Posted by James McPherson on December 15, 2008

Not having seen the play “Frost/Nixon,” I was much looking forward to Ron Howard’s critically acclaimed new film version. Now, based on reviews such as those from Tom Charity and Elizabeth Drew, not so much.

Richard Nixon and David Frost were both fascinating characters (and both a bit slippery as well as more than a bit self-aggrandizing), and apparently the film is riveting. But like so much else in Hollywood, it’s also a lie. Aren’t we stupid enough about our history without fictionalizing it?

Ignorance of history leads to a world in which actors,  liars,  crooks, blowhards, political losers and overrated buffoons become leaders, television hosts and respected commentators. Yet our only hope as a nation may come from leaders who understand the real lessons of history.

For some real Frost/Nixon, see the clips below.

Nixon: “If I had intended to cover up, believe me I’d have done it.”

Nixon:”When the president does it, that means that it is not illegal.”


5 Responses to “Nixon ‘Frosted’: more bad history from Hollywood”

  1. Are you saying the movie is false because you think it makes us sympathize on some level with Nixon?

    I find it odd that you are basing this on reviews and not on actually having seen the film.

    After having seen the film, I think it would’ve been interesting to have seen clips of the actual interviews before the credits rolled, but I guess that would’ve ruined the illusion of Langella as Nixon.

    All in all, I thought it was a good dramatization of actual events, and if you view it as a dramatization, you can forgive the drama it creates that perhaps was not really there or has been glamorized for stage and screen.

    Here’s my review:


  2. James McPherson said

    “Are you saying the movie is false because you think it makes us sympathize on some level with Nixon?” Not at all, David. In fact, I like that apparent aspect of it, since I believe that no one is all good or all bad.

    And the film does sound like a good one, in most respects. It’s just that as a historian I lament how little my students know about history, and I fear that a popular film that twists facts for effect merely aggravates that ignorance. I’d have a more positive reaction if the film were clearly promoted as fictionalized, rather than seemingly purporting to be factual.

EXERCISE SET –
a) In the Frost/Nixon blog post, whose reviews made the author less eager to see the film?
b) In the Frost/Nixon blog post, condense the paragraph that begins "Richard Nixon and David Frost were both fascinating characters" into fewer words while keeping its main facts.
c) From the Frost/Nixon blog post, write out the passage starting with "All in all, I" and going on through "to be factual.".
The material has no connection to the blog post on Frost/Nixon.

SUPPLIED MATERIAL –
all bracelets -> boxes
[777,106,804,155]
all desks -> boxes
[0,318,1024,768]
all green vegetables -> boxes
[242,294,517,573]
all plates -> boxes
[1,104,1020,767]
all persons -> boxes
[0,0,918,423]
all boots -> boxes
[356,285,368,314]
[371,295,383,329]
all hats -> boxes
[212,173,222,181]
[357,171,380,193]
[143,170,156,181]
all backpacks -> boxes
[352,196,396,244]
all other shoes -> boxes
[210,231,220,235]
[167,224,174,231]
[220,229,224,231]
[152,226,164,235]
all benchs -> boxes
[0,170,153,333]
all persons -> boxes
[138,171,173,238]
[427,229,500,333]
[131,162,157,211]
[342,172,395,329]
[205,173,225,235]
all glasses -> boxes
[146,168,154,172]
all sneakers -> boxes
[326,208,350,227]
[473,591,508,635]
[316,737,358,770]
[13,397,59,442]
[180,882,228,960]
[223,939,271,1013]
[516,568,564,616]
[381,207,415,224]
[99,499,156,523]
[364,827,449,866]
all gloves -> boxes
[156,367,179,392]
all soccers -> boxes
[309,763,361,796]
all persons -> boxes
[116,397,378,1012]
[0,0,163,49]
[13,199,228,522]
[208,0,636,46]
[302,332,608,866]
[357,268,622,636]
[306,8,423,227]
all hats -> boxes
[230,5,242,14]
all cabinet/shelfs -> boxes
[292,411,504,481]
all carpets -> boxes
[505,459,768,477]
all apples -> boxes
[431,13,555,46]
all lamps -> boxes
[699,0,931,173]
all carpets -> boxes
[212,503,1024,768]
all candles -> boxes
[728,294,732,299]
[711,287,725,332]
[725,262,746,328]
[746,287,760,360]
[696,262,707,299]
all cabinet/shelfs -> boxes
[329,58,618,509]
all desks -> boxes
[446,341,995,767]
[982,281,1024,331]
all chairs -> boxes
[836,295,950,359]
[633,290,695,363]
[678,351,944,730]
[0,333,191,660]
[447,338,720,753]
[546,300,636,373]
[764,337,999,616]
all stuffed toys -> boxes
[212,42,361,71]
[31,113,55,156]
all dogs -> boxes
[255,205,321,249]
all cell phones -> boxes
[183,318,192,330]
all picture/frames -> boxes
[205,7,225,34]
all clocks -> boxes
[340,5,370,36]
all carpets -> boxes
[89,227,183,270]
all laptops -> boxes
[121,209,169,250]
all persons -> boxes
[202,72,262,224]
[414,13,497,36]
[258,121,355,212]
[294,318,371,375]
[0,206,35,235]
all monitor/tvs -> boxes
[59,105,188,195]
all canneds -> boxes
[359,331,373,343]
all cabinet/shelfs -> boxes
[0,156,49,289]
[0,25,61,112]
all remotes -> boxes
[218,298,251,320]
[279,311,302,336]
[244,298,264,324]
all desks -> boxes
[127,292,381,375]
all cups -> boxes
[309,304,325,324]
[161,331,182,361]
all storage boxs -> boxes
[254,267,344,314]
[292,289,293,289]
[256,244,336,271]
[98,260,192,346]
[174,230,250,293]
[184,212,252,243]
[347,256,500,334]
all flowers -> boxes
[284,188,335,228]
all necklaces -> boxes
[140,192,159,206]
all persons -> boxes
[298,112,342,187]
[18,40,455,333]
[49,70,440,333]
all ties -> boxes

ANSWERS FOR THIS EXERCISE –
a) Tom Charity and Elizabeth Drew.

b) Nixon and Frost were both fascinating, somewhat slippery, self-aggrandizing figures. The film is reportedly riveting, but like much of Hollywood's output it is a lie. Fictionalizing history only deepens existing ignorance of it.

c)
All in all, I thought it was a good dramatization of actual events, and if you view it as a dramatization, you can forgive the drama it creates that perhaps was not really there or has been glamorized for stage and screen.

    Here’s my review:


  2. James McPherson said

    “Are you saying the movie is false because you think it makes us sympathize on some level with Nixon?” Not at all, David. In fact, I like that apparent aspect of it, since I believe that no one is all good or all bad.

    And the film does sound like a good one, in most respects. It’s just that as a historian I lament how little my students know about history, and I fear that a popular film that twists facts for effect merely aggravates that ignorance. I’d have a more positive reaction if the film were clearly promoted as fictionalized, rather than seemingly purporting to be factual.